Legendary journalist and 60 Minutes veteran Morley Safer has died at 84.
Safer retired from his post at the long-running CBS News (CBS) program earlier this month after 46 seasons. Overall, Safer worked at the network for 52 years.
He was born in Toronto in 1931, and worked as a war correspondent in the 1950s and 1960s before joining 60 Minutes in 1970. Safer’s first story was about the training of U.S. Sky Marshals. During his five decades on 60 Minutes, Safer contributed 919 reports – with his final piece being on Danish Architect Bjarke Ingels.
“It’s been a wonderful run, but the time has come to say goodbye to all of my friends at CBS and the dozens of people who kept me on the air,” Safer said in a statement released earlier this month on the occasion of his retirement. “But most of all I thank the millions of people who have been loyal to our broadcast.”
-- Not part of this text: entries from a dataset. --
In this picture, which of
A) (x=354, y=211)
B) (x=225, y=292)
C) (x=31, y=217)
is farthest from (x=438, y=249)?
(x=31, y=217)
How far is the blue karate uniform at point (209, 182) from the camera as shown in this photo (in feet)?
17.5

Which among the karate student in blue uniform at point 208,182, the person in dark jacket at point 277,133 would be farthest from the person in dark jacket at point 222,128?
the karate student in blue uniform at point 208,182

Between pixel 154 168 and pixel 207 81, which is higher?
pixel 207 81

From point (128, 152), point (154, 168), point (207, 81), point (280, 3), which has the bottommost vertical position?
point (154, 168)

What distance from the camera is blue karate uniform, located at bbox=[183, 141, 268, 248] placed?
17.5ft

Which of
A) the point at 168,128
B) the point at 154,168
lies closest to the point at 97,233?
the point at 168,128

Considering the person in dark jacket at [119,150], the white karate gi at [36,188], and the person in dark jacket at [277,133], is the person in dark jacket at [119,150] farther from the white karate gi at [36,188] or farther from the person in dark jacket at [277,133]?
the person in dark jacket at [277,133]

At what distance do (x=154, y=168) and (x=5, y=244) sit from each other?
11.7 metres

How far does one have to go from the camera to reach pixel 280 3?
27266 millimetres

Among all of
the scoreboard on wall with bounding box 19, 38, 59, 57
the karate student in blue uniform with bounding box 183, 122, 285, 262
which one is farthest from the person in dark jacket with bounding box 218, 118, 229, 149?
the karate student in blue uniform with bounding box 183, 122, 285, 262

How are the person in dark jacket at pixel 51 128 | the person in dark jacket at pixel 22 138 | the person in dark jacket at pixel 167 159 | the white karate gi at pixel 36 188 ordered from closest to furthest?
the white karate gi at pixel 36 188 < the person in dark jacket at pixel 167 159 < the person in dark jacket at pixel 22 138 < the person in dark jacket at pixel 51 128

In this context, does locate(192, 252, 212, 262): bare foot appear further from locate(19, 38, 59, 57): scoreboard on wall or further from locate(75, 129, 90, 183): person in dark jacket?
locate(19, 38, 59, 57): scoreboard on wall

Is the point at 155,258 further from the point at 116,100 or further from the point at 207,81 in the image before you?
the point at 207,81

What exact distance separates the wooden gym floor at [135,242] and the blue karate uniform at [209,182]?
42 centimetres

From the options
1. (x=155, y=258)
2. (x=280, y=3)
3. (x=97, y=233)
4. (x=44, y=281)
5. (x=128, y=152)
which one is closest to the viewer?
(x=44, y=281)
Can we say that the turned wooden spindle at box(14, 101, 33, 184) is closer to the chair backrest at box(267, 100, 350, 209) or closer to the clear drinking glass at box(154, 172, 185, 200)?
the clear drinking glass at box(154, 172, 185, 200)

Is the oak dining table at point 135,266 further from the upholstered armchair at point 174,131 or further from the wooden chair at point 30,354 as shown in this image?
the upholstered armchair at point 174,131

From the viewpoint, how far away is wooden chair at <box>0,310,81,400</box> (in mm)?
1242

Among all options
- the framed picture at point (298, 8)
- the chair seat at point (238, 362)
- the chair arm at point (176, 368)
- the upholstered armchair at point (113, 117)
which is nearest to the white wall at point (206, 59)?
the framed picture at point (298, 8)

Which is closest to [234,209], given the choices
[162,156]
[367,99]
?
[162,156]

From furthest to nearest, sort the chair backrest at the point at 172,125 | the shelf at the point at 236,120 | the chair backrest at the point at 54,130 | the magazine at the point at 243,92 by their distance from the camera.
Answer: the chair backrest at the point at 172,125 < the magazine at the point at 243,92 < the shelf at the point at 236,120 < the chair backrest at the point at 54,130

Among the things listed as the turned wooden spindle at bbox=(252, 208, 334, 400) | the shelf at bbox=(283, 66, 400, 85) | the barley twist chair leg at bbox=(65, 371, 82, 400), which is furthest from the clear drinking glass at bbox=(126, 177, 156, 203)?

CBS on Sunday aired Morley Safer: A Reporter’s Life, a special capturing the 12-time Emmy winner’s illustrious career. From U.S. Marines burning a village in Cam Ne, Vietnam, in 1965 to a tough critique of the modern art world in 1993, Safer’s most impactful stories were explored in a mix of archived footage and interviews. His contemporaries (Tom Brokaw, the late Mike Wallace) and 60 Minutes executive producer Jeff Fager were among Safer’s close friends and colleagues who highlighted the journalist’s quick wit and sharp storytelling skills.